The months leading up to the 2012 election saw a wave of attempts by Republican state legislators to suppress turnout among likely Democratic voters. A number of those attempts were halted as violations of the 1965 Voting Rights Act under Section 5, which requires certain (mostly Southern) states and jurisdictions to obtain preapproval from the Department of Justice before making changes to election procedures. In Florida, for example, restrictions on early voting were blocked in the five counties covered by Section 5 as likely to discourage turnout among minorities. In the rest of the state, those restrictions led to an embarrassing national spectacle, as people waited in line for hours at polling stations. President Barack Obama referred to Florida’s problems and the rise in election manipulation in his State of the Union address. The right to vote is “one of the most fundamental rights of a democracy,” he said. “When any American…[is] denied that right because they can’t afford to wait for five or six or seven hours just to cast their ballot, we are betraying our ideals.”

The Voting Rights Act’s preclearance requirement and the formula that determines which states and counties it covers was renewed by Congress in 2006, along with the rest of the VRA, for another twenty-five years (with a required review after fifteen years). The Supreme Court now seems likely to overturn that extension. Oral arguments on February 27 [.pdf] focused on whether, given that the oversight mandated by Section 5 is a dramatic intrusion into the sovereignty of the affected states, Congress should have felt obliged to update the formula for inclusion or else drop the preclearance requirement entirely. Instead, after gathering evidence on the state of voting rights in the affected areas, Congress voted overwhelmingly to renew Section 5 as it stood. After debacles like the one in Florida, this would seem a strange moment to question the need for such oversight—but the irregularities of the 2012 election season never came up in the Court’s discussion.

Section 5 is certainly imperfect; a careful examination of recent data and trends would likely remove some jurisdictions from its oversight and add others. Senators John Cornyn (R-Tex.) and Tom Coburn (R-Okla.), both of whom voted for the 2006 renewal, complained in writing afterward that “the final product is not the best product we might have produced had we engaged in a more thorough debate about possible improvements.” Still, they conceded, it was “the very best that we can do under the circumstances.” 

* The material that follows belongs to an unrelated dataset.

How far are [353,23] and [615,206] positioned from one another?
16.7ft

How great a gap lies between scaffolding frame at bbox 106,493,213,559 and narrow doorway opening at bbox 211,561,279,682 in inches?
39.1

Those circumstances, as imagined by Justice Antonin Scalia, are what may doom Section 5, and with it the VRA’s primary power to block voter-suppression schemes. Scalia shocked observers by proposing that Congress’s deliberations and near-unanimous vote in 2006 ought to be dismissed because of the irresistible force of “racial entitlements.” In certain situations, Scalia seemed to argue, “normal political processes” are insufficient and thus illegitimate: “this is not the kind of a question you can leave to Congress.”

In fact, the Fifteenth Amendment to the Constitution specifically grants Congress the ability to pass “appropriate legislation” to ensure that voting rights are not “denied or abridged” in any state. A conservative judge dedicated to the principle of judicial restraint might be expected to defer to the legislative branch in its exercise of powers explicitly granted to it by the Constitution. But Scalia and his fellow Republican-appointed justices seem inclined, in this case, toward clear judicial activism, overturning what U.S. Solicitor General Donald Verrilli called “a cautious choice” by Congress “to maintain the deterrent and constraining effect of Section 5.”

It is important to note that the VRA includes provisions for “bailing out” of oversight—if a jurisdiction covered under Section 5 can demonstrate that it has not engaged in discriminatory practices in the past ten years—and for adding new jurisdictions to the preclearance requirement. Shelby County, Alabama, which brought the suit now before the Supreme Court, could in theory apply to bail out. In practice, however, it cannot, because in 2006 a city there was found to have redistricted a black councilman out of his seat. “You may be the wrong party bringing this,” Justice Sonia Sotomayor told Shelby County’s lawyer. “Why would we vote in favor of a county whose record is the epitome of what caused the passage of this law to start with?”

Scalia’s offhand reference to the “perpetuation of racial entitlement” was another startling reminder of why the VRA is necessary. The federal government goes to great lengths to ensure equal representation not as a generous gift to racial minorities, but because the right of all to vote and be counted is fundamental to our political system. There are legitimate reasons to question Congress’s decision in 2006. But thanks to Scalia, a decision to overturn Section 5 will help validate the claim that important mechanisms meant to protect rights are simply “entitlements” whenever they benefit minorities.